- [ZIEL] Setzen Sie den Text zur Auslautverhärtung im Deutschen nach seinem letzten Satz fort.

- [DOKUMENTTEXT]
In der Koda der Silbe wird dieser Kontrast dagegen neutralisiert (→ Neutralisierung), sodass stimmhafte Obstruenten stimmlos realisiert werden, sie werden also auslautverhärtet (vgl. Hall 2011: 97; Trubetzkoy 1939), siehe Bsp. (a) in (6) – (10).

(6a) Tag [ˈtaːk] *['taːɡ]

(6b) Tages [ˈtaː.ɡəs]

(7a) Lob [ˈloːp] *['loːb]

(7b) Lobes [ˈloː.bəs]

(8a) Rad [ˈʁaːt] *['ʁaːd]

(8b) Rades [ˈʁaː.dəs]

(9a) kursiv [ˌkʊʁ.ˈziːf] *[ˌkʊʁ.ˈziːv]

(9b) kursive [ˌkʊʁ.ˈziː.və]

(10a) Gas [ˈɡaːs] *['ɡaːz]

(10b) Gases [ˈɡaː.zəs]

Für Neutralisierungsprozesse ist der phonetisch-phonologische Kontext wichtig. Die Auslautverhärtung erfolgt nur, wenn sich das betroffene Segment (z.B. /g/ in 6a) in der Koda befindet. Wenn sich bspw. durch Flexion die Silbifizierung des Wortes ändert, und sich der betroffene Obstruent im Onset befindet, siehe Bsp. (b) in (6) – (10), erfolgt keine Auslautverhärtung, da die Bedingung nicht erfüllt ist.

Bildgestützte räumliche Fragen
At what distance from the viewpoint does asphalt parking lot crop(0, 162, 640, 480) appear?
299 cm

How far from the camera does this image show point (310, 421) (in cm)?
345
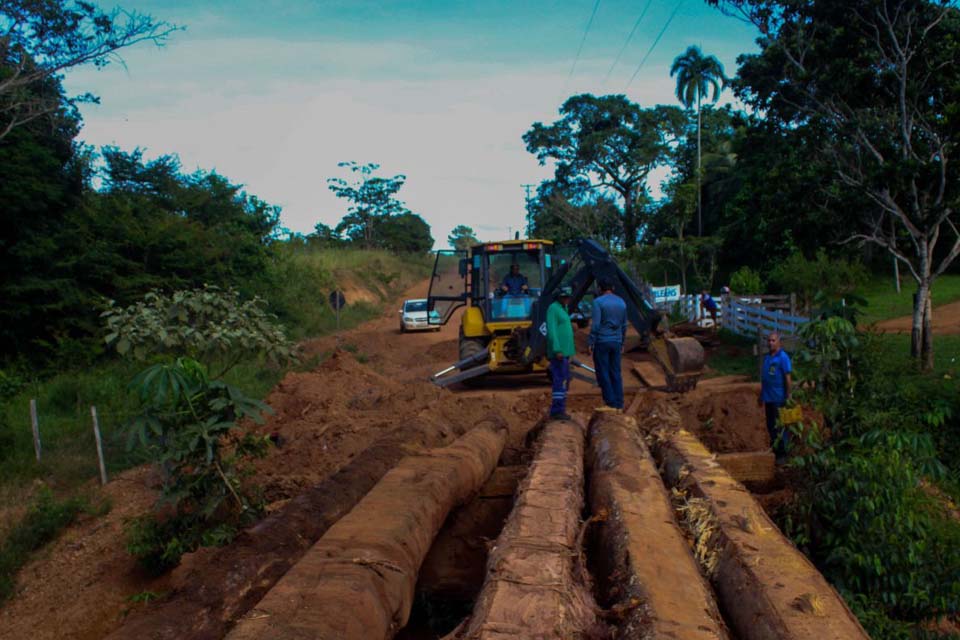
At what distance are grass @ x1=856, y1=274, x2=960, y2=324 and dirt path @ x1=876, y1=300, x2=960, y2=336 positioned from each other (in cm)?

- [ERGEBNIS]
Da die betroffenen Segmente regelhaft nur in der Koda stimmlos realisiert werden, in anderen Positionen aber stimmhaft bleiben und bedeutungsunterscheidend sind (vgl. 11a vs. 12a), kann man von einer zugrundeliegenden phonologischen Form (d.h. Phonem) mit stimmhaftem Obstruenten ausgehen (vgl. 11a & 12a vs. 11B & 12b), die dann durch die phonetische Regel der Auslautverhärtung zu einem stimmlosen Phon verändert wird (vgl. Wiese, 2011: 102–103; Hall, 2011: 54).

(11a) [bʊnt]NOM, ⟨Bund⟩

(11b) [bʊnt], ⟨bunt⟩

(12a) [bʊn.dəs]GEN, daher /bʊnd/ ⟨Bund⟩

(12b) [bʊn.təs], daher /bʊnt/ ⟨bunt⟩


Im Deutschen wird durch die Auslautverhärtung bspw. die Abgrenzung zu zweisilbigen Worten bzw. Wortformen gestärkt (Eisenberg 2006: 127). Die Auslautverhärtung wird im Deutschen nicht verschriftet, da die Verschriftung stärker von der Graphem-Phonem-Korrespondenz abhängig ist (vgl. Fuhrhop und Peters 2016: 243; Eisenberg 2017: 59), siehe Bsp. (13).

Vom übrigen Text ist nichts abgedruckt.